During the decommissioning phase, engineers are going to take the opportunity to inspect or remove components that are buried in the shuttle and have not been inspected since construction began decades ago. The hydraulic actuators that move the shuttle's elevons, for example, are prime candidates for removal.
"I had some pretty good debates with the ground operations team about the difficulty in going to get some of these things," Shannon said. "But from an engineering standpoint, this is a once-in-a-lifetime opportunity to go see how a reusable vehicle actually weathered this many cycles, this many times on orbit, this much time in ground processing. So we'll go get representative actuators, we're going to get main engine flow liners, things that basically you started with it, then you built the orbiter around it.
"It's very invasive to go in and get them, but I've asked the team to go in there and do that. We'll send those out to our labs.
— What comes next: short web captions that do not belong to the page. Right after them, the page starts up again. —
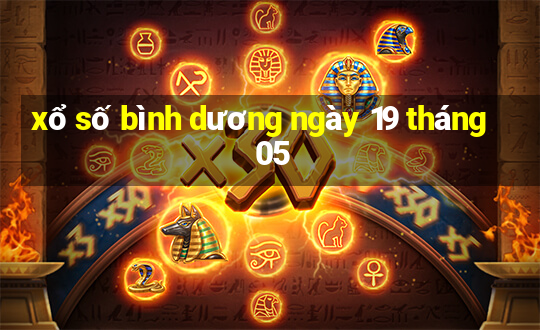 xổ số bình dương ngày 19 tháng 05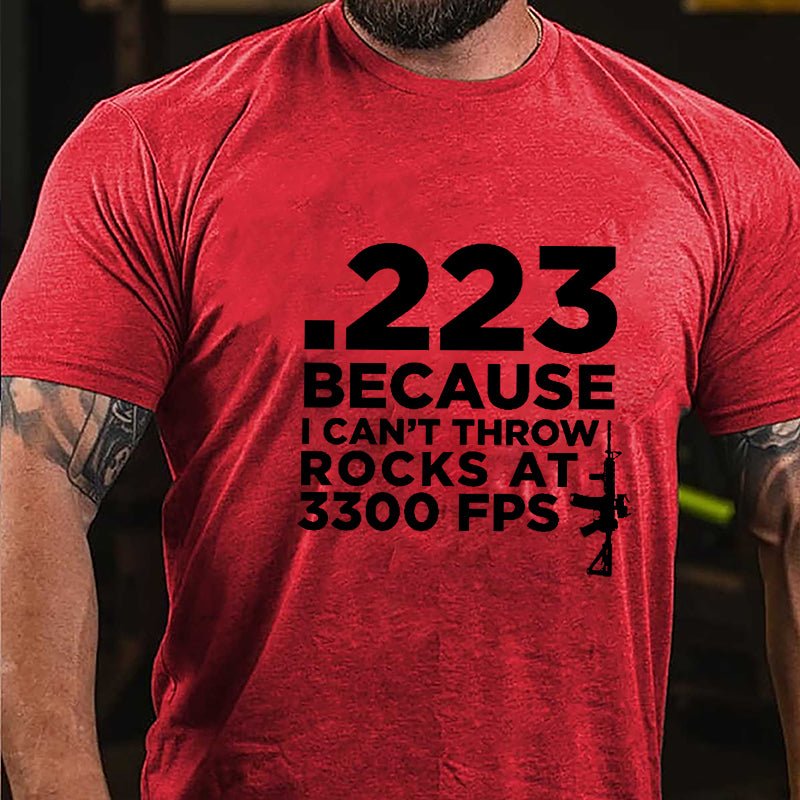 .223 Because U Can't Throw Rocks At 3300 FPS Cotton T-shirt (Free Customization)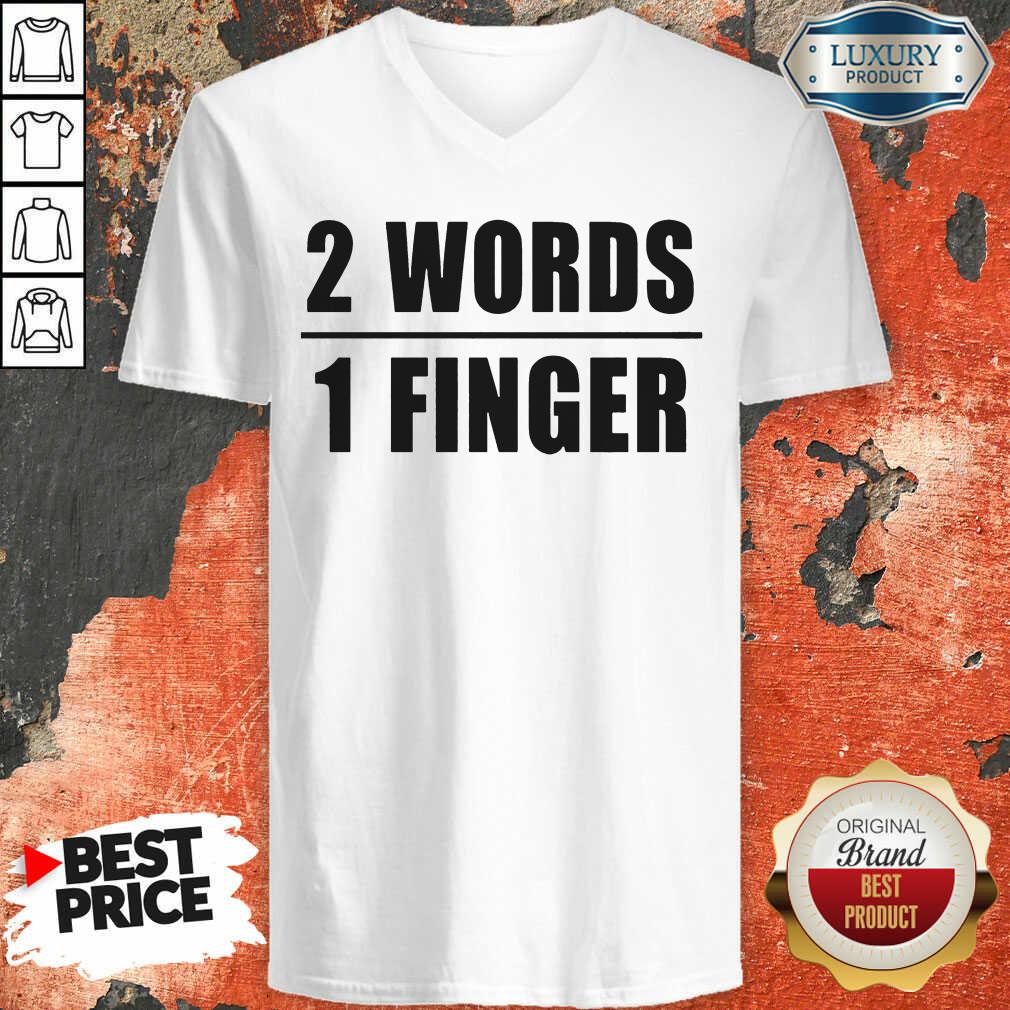 2 Words 1 Finger Shirt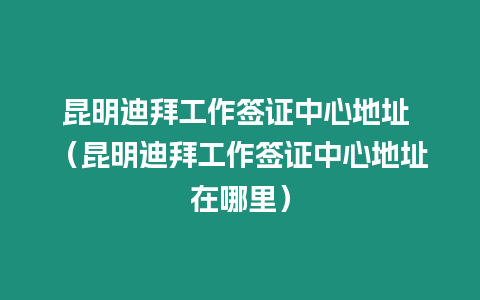 昆明迪拜工作簽證中心地址 （昆明迪拜工作簽證中心地址在哪里）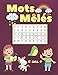 Mots Mêlés: Pour Enfants de 6 ans + | 90 Grilles | 15 Thèmes Adaptés aux Enfants ( Animaux, Métiers, Fruits, Corps Humain, Sports et Loisirs, Plage...)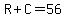 R%2BC=56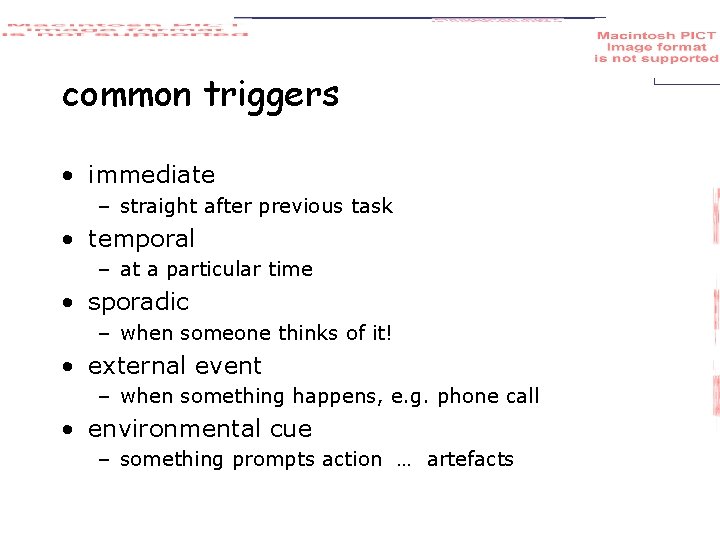 common triggers • immediate – straight after previous task • temporal – at a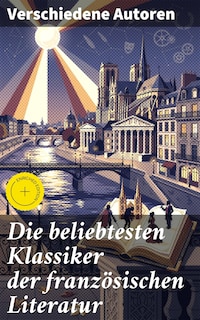 Die beliebtesten Klassiker der französischen Literatur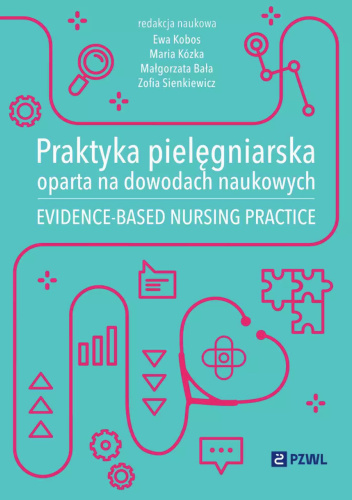 Praktyka pielęgniarska oparta na dowodach naukowych. Evidence-based nursing practice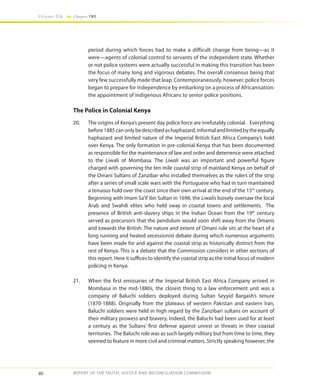 40
Volume IIA Chapter TWO
REPORT OF THE TRUTH, JUSTICE AND RECONCILIATION COMMISSION
period during which forces had to make a difficult change from being—as it
were—agents of colonial control to servants of the independent state. Whether
or not police systems were actually successful in making this transition has been
the focus of many long and vigorous debates. The overall consensus being that
very few successfully made that leap. Contemporaneously, however, police forces
began to prepare for Independence by embarking on a process of Africanisation:
the appointment of indigenous Africans to senior police positions.
The Police in Colonial Kenya
20.	 The origins of Kenya’s present day police force are irrefutably colonial. Everything
before1885canonlybedescribedashaphazard,informalandlimitedbytheequally
haphazard and limited nature of the Imperial British East Africa Company’s hold
over Kenya. The only formation in pre-colonial Kenya that has been documented
as responsible for the maintenance of law and order and deterrence were attached
to the Liwali of Mombasa. The Liwali was an important and powerful figure
charged with governing the ten mile coastal strip of mainland Kenya on behalf of
the Omani Sultans of Zanzibar who installed themselves as the rulers of the strip
after a series of small scale wars with the Portuguese who had in turn maintained
a tenuous hold over the coast since their own arrival at the end of the 15th
century.
Beginning with Imam Sa’if ibn Sultan in 1698, the Liwalis loosely oversaw the local
Arab and Swahili elites who held sway in coastal towns and settlements. The
presence of British anti-slavery ships in the Indian Ocean from the 19th
century
served as precursors that the pendulum would soon shift away from the Omanis
and towards the British. The nature and extent of Omani rule sits at the heart of a
long running and heated secessionist debate during which numerous arguments
have been made for and against the coastal strip as historically distinct from the
rest of Kenya. This is a debate that the Commission considers in other sections of
this report. Here it suffices to identify the coastal strip as the initial focus of modern
policing in Kenya.
21.	 When the first emissaries of the Imperial British East Africa Company arrived in
Mombasa in the mid-1880s, the closest thing to a law enforcement unit was a
company of Baluchi soldiers deployed during Sultan Seyyid Bargash’s tenure
(1870-1888). Originally from the plateaus of western Pakistan and eastern Iran,
Baluchi soldiers were held in high regard by the Zanzibari sultans on account of
their military prowess and bravery. Indeed, the Baluchi had been used for at least
a century as the Sultans’ first defense against unrest or threats in their coastal
territories. The Baluchi role was as such largely military but from time to time, they
seemed to feature in more civil and criminal matters. Strictly speaking however, the
 
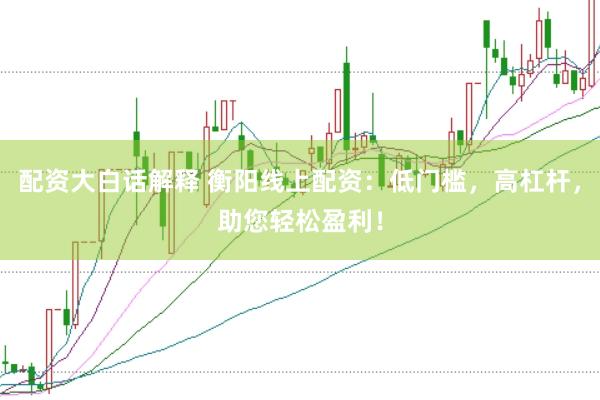 配资大白话解释 衡阳线上配资：低门槛，高杠杆，助您轻松盈利！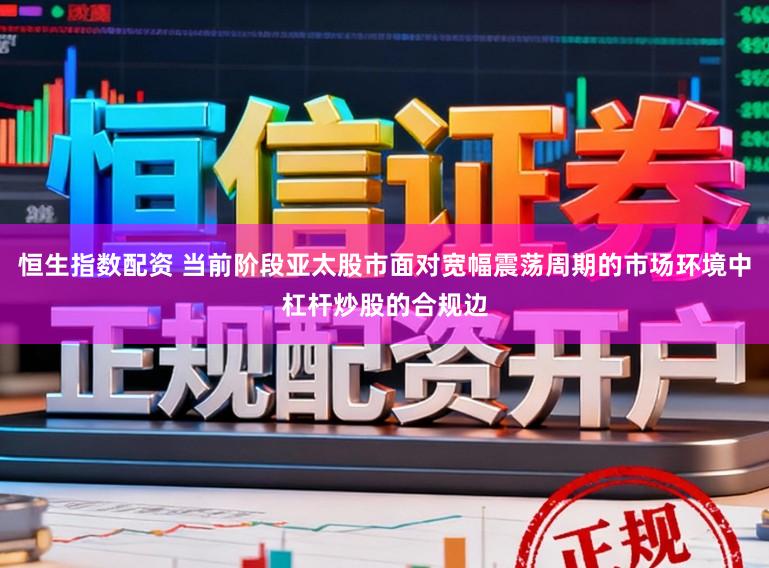 恒生指数配资 当前阶段亚太股市面对宽幅震荡周期的市场环境中杠杆炒股的合规边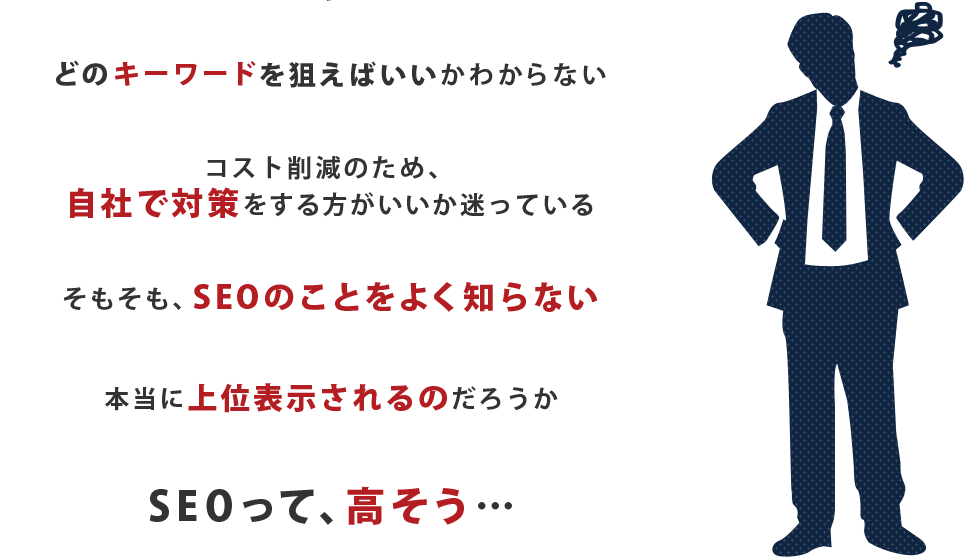 どのキーワードを狙えばいいかわからない。コスト削減のため、自社で対策をする方がいいか迷っている。そもそも、SEOのことをよく知らない。本当に上位表示されるのだろうか。SEOって、高そう…。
That's kind of the next legacy of the shuttle program is to give you a lot of material knowledge, a lot of design knowledge in how things work over a long period of time."
The shuttle will look the same to the public, but "we're going to put on some hardware so we can save some of the higher value hardware, we're going to safe it so that the public's not exposed to anything dangerous, and we'll remove some things the public would never see."
"To me, it's more important to get that engineering knowledge out of these vehicles than it is to have total accuracy in a museum."